De acordo com Neri, os números significam que o total de pobres no Brasil ficou 1,02 milhão menor, passando de 29,86 milhões para 28,84 milhões. O economista trabalhou com a linha de pobreza adotada pela FGV que considera pobre quem ganha até R$ 140 por mês. Segundo ele, se a linha adotada for a de meio salário mínimo, o total de pobres foi reduzido em três milhões no ano passado.
O economista destacou o que considera uma discrepância entre os dados da Pnad e os das Contas Nacionais (medem o Produto Interno Bruto-PIB). Pelos dados do PIB, que caiu 0,2% no ano passado, cada brasileiro ficou cerca de 1,5% mais pobre em 2009, enquanto os números da Pnad mostram crescimento da renda.
Mesmo ressalvando que os números da pesquisa social tendem a convergir para os mesmos do PIB ao longo do tempo, Neri ressaltou a tese de um grupo de economistas, entre eles o Prêmio Nobel americano Joseph Stiglitz, de que não se deve olhar apenas para o PIB na hora de medir os avanços de um país ou região.
Para Abraão, do Ipea, os resultados da Pnad foram positivos se considerarmos que eles foram coletados em setembro de 2009, justamente no ponto de saída da crise. Para ele, a alta da taxa de desemprego, de 7,2% para 8,4%, "tem tudo a ver com a crise", bem como a queda de 57,5% para 56,8% no nível de ocupação (população ocupada em relação à população em idade ativa) de um ano para outro.
Apesar da pequena queda na taxa de analfabetismo, de 9,8% para 9,6%, dando sequência a uma redução histórica, Sônia, do Iets destacou que a qualidade da educação segue sendo o calcanhar de aquiles da trajetória sócio-econômica brasileira.
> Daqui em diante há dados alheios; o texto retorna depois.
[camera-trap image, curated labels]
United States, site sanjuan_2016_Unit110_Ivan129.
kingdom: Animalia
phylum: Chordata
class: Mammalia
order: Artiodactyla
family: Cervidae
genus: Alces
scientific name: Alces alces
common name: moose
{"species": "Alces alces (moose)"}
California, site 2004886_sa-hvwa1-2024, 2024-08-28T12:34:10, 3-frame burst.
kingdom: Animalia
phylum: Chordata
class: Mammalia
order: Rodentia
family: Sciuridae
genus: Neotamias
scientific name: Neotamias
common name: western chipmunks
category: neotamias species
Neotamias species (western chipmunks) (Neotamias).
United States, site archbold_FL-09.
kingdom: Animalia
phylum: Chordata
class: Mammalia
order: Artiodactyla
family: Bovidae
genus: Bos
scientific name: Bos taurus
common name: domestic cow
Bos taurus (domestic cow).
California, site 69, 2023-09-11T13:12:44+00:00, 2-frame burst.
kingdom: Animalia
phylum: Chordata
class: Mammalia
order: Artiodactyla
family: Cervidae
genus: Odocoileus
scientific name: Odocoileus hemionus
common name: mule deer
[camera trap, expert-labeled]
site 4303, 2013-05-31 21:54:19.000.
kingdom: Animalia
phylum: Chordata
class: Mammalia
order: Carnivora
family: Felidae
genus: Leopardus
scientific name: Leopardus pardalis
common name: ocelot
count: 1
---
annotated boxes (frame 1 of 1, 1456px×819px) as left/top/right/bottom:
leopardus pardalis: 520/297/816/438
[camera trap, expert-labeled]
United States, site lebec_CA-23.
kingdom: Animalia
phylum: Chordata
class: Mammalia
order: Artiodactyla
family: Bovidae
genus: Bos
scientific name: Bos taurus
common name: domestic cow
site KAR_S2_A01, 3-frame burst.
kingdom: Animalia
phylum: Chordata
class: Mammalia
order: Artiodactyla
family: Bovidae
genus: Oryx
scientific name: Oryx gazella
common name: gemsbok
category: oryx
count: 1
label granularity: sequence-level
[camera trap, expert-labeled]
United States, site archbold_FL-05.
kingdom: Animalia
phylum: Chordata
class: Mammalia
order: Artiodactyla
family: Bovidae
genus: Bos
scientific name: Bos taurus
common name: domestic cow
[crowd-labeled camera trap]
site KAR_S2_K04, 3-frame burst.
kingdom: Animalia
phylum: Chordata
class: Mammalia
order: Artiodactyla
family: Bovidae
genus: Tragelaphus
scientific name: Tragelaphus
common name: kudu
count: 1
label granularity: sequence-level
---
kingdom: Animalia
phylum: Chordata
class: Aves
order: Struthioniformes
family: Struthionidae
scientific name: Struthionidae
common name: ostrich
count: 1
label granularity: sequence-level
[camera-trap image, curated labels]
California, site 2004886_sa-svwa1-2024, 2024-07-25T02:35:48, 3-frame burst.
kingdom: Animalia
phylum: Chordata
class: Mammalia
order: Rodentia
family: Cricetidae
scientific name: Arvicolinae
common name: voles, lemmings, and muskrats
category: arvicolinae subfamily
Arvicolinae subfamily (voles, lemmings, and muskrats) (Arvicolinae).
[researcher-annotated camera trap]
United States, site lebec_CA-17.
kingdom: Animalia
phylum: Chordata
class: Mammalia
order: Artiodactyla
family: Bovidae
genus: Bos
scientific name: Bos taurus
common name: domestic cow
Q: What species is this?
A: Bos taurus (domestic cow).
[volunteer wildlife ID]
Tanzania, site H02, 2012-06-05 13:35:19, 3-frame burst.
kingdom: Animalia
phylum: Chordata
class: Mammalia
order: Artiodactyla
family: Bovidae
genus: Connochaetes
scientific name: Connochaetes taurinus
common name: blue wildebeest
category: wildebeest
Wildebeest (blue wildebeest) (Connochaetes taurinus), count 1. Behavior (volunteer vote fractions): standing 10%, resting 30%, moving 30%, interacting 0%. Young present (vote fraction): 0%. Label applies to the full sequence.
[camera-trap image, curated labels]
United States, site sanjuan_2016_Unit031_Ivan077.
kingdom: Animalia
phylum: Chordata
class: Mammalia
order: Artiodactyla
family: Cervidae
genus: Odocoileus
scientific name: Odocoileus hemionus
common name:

Outro destaque levantado pelos analistas, neste caso negativo, foi o baixo crescimento do saneamento básico. Entre 2008 e 2009 a quantidade de domicílios com rede coletora ou fossa séptica ligada à rede coletora de esgoto pulou de 34,1 milhões para 34,6 milhões. Em números relativos, houve queda no volume de residências com esse serviço - de 59,3% do total em 2008 para 59,1% no ano passado.